I think the motor might be too powerful for the chassis ...so to say


----------



## BDM (Apr 25, 2007)

really so are we talking mega vibrations... compared to a pc...


----------



## donnyboy (Oct 27, 2005)

Grizzle said:


> it vibrates so much ur arm crumbles into fine dust that menzerna can use in its intensive polish!! :doublesho


Holy focaccia.....:doublesho Is it pretty bad then!!??? :lol: :lol:


----------



## Alan W (May 11, 2006)

Nice one Shaun!  

Don't keep us waiting! :lol: 

Alan W

P.S. Increased throw/orbit/offset (compared with PC) = increased vibration.


----------



## BDM (Apr 25, 2007)

wasnt this thing ment to vibrate less though???


----------



## SteveyG (Apr 1, 2007)

Looking forward to the review - seems a few people have non retail versions but no reviews or feedback on them yet.


----------



## Lespaul (May 23, 2006)

I'll try it out for you if you like :wave: 

Will it be at the Nottingham meet on the 1st July?

Darren


----------



## 182_Blue (Oct 25, 2005)

Ok, managed a quick test between nappies, firstly i did a weight test, the UDM felt a little heavier than the PC so i weighed them and the UDM weighed in at 2200g and the pc weighs in at just 2000g so its a little heavier than the PC, I'm guessing this is because of the new beefier motor.

Parts of the machine feel quite well built, others not so like the ON/OFF switch on the top which doesn't feel to strong, but it may be fine it just doesn't fill you with confidence, and on taking it to pieces :thumb: you see that they use a big slider that's about 4 inches long that fits under the new switch and slides to turn of the original switch at the bottom of the old switch (similar design as the PC), diagram below :-










The other bit that appears not to be too strong is the weight surround (which is bigger than the PC version), not sure what its made from but i feel if you drop it you could damage it (again i could be completely wrong)










I firstly suspected it to be a pumped up PC, but on taking it to bits it became apparent that although it looked very similar most parts were different to those on the PC :-



















The power switch seems a bit notchy on my version, but not unusable and again very similar to the PC.










The rest seems well built, the majority of the bodywork is being protected by a plastic outer sleeve.

In action

Ok, how does it work, well i didn't have loads of time TBH but i did a quick test with some 4" white spot pads on a sonus 3.5" backing plate, i tested this on the wing of the wife's car using Menz IP and FP2, i started on a low speed of 1 and found that the pad sort of bounced of the paint which concerned me a little but i found by reducing the pressure this stopped, i put the speed up to 3 and found it easier to use at this speed than it was at 1 , i applied more pressure and there was no bounce like there was at low speeds so i felt a bit better about that, i then pushed it up to speed 6 and again felt quite controlled and quite a bit faster than the PC was (as it is in all speeds)
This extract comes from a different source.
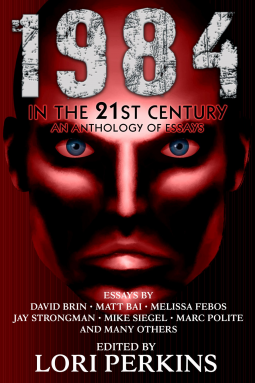 in the st century edited by lori perkins  1984 in the 21st century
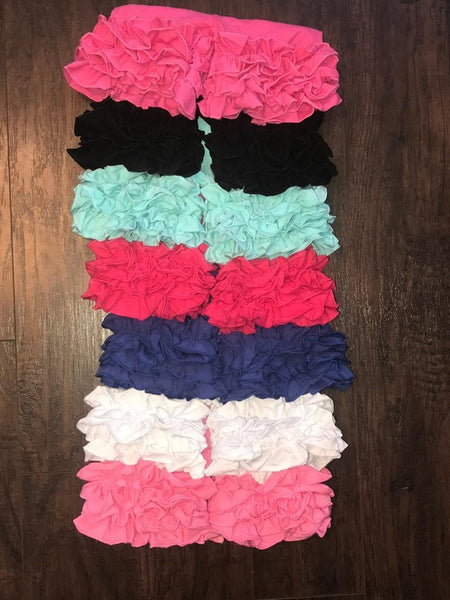 Icing Shorts - Momma G's Boutique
I have to say after hearing a few bad reports about vibration issues i found it to be ok with spot pads (BUT I ONLY WORKED THE MACHINE FOR 5-10 MINS) , not any worse than i found the PC.

I then put on the 5" sonus backing plate and grabbed the nearest pad (which happened to be a Meguiars pad), i then attacked the door of the wife's car this time with just the Menz FP2, the machine again felt quite controlled, seemed to have more power than the PC and didn't bog down (same as when using the 4" pads too), again vibration was no worse than the PC, AGAIN OVER THE SHORT PERIOD I USED IT.

so my conclusions are (don't forget the very limited time i used it) im quietly impressed, it seems ok, i haven't tried any decent defect removal with it though (as i don't have any to test it on) but I'm reasonably sure it will do as much and more than a PC will, and it will be probably be below what a rotary will achieve, whilst still remaining fairly user friendly (and good for beginners too)
Should you buy one ??, Possibly but perhaps give it a test first and see how you get on with it, and wait for more reviews, as i may be a numb nut who is easily pleased LOL and i have worked with quite heavy and hard to work machinery in the past so i may have a greater pain threshold :doublesho










Some comparison shots























































 Please do remember this is a 10 minute review and i will need to do some serious testing before i would properly recommend it to anyone

Thank you and good night :thumb::thumb::thumb:


----------



## Epoch (Jul 30, 2006)

GReat write up Shaun and in between nappies and screaming too.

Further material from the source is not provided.